*Continued from Part 1 of Why Voluntourism, [in case you misunderstood “Pt. 2” of the title :)].
A small piece of my heart broke off because, of course, I wanted to smuggle my little orphan Annie into the bus and then the ship and then into my house in NJ. Impossible dreams, yet still dreams. I fell in love with this little darling and she somehow put an “i-love-all-children” spell on me.
Voluntourism is lending your time to someone or something other than yourself…that’s all it is. Money alone doesn’t cut it; time, understanding, tolerance, and effort are what counts here. After getting my fair share of the youthz, in the following days I would climb Table Mountain, take a tour of the new World Cup Stadium, and give more hours to service by way of Habitat for Humanity.

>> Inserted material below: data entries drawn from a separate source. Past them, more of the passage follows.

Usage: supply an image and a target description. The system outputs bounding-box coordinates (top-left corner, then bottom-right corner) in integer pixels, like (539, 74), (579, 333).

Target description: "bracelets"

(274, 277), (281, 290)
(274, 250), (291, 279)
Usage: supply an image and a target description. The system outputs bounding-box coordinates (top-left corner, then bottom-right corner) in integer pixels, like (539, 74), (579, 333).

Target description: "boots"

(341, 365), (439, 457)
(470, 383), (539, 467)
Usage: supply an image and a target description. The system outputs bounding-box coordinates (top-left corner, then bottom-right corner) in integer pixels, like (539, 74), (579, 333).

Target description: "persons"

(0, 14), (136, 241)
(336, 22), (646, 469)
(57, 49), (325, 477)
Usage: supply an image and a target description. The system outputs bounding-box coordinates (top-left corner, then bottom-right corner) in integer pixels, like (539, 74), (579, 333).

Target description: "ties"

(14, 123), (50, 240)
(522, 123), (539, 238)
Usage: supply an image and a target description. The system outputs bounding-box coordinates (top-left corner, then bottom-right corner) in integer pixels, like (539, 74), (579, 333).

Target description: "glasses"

My group was fifth in that week to attend to a four room, concrete brick home that was to be built for a deaf family of four in an extremely dilapidated and AIDs ridden township. Townships are different from average South African towns because they’re primarily impoverished, socioeconomically abysmal, and AIDS/HIV is rampant. Mostly, Bantu (Black) families live in these unfortunate slums.
I had previously done little manual labor when volunteering, but I’d heard a lot of great things about H4H and I wanted to at least experience this. Being the finishing team for this house was righteous because we watched the family as they walked around their first ever home, with tears in their eyes speaking in sign language about how much this meant to them (we later learned). I really wanted to help paint and build, but…
All the city kids were running around the compound trying to see the Americans. They caused a serious nuisance, but nobody wanted to tell them to leave! As you can imagine, I ended up entertaining the kids for the majority of the time (or the whole time). I kept them away from the site, sometimes they helped me paint single wooden boards, but otherwise we got to know each other through universal hand gestures and laughter. They spoke a dialect of Afrikkaans, including clicking, that I essentially gave up pretending to figure out.
Ghana opened me up to voluntourism and I loved every moment of it. Life is what you make it — I hope it’s worth something!